Each Dictionary has a name, description and domain for which the Dictionary is intended. This service can be used for localization, mapping a set of values across application contexts, or performing any translation that fits into a tag-value paradigm.

A Dictionary is a relatively simple mechanism. In place of defining a specific value to be used in all contexts, a value is associated with a tag. References are always made to the tag, rather than the value associated with it, so that the value can change while the means for referencing the tag do not. A common form of dictionary is a properties or configuration file. Of course, the language dictionary is a well known model for mapping the values in one context, a language, to another. 
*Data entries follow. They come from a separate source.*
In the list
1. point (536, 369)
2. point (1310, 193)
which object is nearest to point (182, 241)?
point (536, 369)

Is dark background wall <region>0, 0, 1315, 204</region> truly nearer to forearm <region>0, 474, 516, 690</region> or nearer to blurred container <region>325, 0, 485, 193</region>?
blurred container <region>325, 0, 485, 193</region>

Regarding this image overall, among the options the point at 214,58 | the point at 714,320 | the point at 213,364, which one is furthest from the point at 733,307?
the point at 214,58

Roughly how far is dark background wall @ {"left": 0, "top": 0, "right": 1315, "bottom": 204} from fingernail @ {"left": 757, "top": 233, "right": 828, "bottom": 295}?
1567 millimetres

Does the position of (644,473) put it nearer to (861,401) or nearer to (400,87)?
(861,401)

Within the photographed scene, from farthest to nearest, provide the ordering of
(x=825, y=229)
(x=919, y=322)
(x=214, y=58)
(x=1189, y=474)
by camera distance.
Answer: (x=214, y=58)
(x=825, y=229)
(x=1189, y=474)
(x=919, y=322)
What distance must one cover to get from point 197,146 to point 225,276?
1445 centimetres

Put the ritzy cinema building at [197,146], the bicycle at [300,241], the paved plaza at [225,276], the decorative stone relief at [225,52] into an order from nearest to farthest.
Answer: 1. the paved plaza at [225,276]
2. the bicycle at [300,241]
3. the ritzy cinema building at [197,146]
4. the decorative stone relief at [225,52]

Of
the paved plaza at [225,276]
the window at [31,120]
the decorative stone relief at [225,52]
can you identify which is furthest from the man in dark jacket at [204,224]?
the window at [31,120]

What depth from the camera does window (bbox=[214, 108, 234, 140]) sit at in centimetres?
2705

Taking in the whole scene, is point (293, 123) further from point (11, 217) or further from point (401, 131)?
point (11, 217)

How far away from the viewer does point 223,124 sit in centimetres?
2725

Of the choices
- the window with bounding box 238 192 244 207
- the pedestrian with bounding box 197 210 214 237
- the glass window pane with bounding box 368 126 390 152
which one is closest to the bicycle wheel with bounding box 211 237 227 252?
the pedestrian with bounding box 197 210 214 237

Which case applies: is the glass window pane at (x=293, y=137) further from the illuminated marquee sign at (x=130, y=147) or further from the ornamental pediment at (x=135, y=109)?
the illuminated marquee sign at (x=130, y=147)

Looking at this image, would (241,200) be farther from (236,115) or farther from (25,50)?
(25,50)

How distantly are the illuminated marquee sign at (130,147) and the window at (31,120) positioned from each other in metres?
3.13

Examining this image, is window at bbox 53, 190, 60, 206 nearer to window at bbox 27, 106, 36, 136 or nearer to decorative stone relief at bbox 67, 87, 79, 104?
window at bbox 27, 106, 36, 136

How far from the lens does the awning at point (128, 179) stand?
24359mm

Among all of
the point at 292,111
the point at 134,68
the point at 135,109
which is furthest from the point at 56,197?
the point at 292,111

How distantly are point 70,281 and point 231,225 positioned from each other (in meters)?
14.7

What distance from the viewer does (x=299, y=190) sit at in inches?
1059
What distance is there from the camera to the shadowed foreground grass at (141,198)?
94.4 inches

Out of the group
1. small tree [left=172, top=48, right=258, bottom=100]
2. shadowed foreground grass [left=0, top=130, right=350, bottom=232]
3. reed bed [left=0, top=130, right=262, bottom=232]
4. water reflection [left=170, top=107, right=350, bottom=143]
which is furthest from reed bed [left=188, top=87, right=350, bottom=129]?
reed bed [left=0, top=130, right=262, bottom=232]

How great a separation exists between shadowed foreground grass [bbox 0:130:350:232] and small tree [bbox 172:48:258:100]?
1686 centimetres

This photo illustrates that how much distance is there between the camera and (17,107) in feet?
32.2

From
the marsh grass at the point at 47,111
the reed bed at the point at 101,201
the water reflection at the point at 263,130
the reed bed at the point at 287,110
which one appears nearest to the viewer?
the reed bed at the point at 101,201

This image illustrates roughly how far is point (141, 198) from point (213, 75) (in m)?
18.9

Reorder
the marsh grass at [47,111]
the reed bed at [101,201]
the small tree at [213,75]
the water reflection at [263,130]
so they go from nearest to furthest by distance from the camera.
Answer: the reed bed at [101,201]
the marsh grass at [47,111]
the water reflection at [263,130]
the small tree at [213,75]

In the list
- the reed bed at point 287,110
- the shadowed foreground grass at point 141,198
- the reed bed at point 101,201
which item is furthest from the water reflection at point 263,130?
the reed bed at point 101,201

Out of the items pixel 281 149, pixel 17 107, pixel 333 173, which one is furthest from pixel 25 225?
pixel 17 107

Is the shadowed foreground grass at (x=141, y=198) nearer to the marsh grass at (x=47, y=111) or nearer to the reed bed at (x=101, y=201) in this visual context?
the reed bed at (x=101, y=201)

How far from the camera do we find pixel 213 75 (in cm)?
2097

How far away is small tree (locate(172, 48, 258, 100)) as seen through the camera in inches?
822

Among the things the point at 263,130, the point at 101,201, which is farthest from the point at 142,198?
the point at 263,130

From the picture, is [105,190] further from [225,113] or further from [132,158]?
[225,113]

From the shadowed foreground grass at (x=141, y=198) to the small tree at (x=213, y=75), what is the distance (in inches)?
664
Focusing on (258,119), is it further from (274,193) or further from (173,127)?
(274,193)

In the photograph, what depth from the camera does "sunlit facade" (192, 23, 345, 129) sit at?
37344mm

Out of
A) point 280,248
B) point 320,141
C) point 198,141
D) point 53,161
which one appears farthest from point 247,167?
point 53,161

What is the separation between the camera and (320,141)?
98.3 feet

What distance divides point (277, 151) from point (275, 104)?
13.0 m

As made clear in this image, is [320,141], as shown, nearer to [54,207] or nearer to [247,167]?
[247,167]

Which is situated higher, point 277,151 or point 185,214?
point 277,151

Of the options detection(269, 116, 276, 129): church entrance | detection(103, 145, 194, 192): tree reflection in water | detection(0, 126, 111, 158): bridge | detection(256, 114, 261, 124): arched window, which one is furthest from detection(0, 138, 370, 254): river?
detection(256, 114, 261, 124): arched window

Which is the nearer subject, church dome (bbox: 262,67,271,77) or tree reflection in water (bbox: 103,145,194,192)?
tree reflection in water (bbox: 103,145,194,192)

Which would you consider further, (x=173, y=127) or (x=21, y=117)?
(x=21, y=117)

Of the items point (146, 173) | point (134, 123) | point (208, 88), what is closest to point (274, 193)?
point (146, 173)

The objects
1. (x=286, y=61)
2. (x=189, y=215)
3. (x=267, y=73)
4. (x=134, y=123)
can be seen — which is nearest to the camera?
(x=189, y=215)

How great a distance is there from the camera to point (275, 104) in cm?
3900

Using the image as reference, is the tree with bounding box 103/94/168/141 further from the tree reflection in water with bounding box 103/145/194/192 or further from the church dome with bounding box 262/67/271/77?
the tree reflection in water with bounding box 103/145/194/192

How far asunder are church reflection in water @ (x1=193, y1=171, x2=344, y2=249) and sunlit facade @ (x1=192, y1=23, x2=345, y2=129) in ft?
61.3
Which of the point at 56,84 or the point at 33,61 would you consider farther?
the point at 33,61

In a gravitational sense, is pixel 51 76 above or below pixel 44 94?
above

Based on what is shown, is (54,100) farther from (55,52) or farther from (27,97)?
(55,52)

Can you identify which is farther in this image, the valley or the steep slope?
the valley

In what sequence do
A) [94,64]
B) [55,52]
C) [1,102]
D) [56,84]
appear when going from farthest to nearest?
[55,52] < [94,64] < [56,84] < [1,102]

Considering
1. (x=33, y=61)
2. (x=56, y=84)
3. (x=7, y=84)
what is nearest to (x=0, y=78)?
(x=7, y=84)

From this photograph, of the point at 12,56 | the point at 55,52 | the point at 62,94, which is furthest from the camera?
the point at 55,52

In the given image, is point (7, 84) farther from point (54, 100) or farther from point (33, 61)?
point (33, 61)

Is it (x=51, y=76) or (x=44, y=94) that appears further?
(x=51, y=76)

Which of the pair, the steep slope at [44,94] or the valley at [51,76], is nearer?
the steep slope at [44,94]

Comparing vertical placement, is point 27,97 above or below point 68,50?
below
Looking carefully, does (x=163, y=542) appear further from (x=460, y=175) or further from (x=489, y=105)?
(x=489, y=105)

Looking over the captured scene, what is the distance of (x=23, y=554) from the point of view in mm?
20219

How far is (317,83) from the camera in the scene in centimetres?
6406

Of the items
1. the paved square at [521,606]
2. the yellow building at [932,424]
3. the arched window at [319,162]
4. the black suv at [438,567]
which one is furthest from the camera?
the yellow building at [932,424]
Mappings do not always need to be one-to-one. One might have a tag for the kinds of services one offers. This list would vary by context and service provider. In a restaurant, what is served varies across establishments but the tag menu is always the same. In a learning system, the kind of courses offered might be such a list.

In Java, one might simply use the java.util.Map utility underneath the Dictionary interface. The existence of the interface acts as a placeholder for the potential of introducing more complex operations in the future.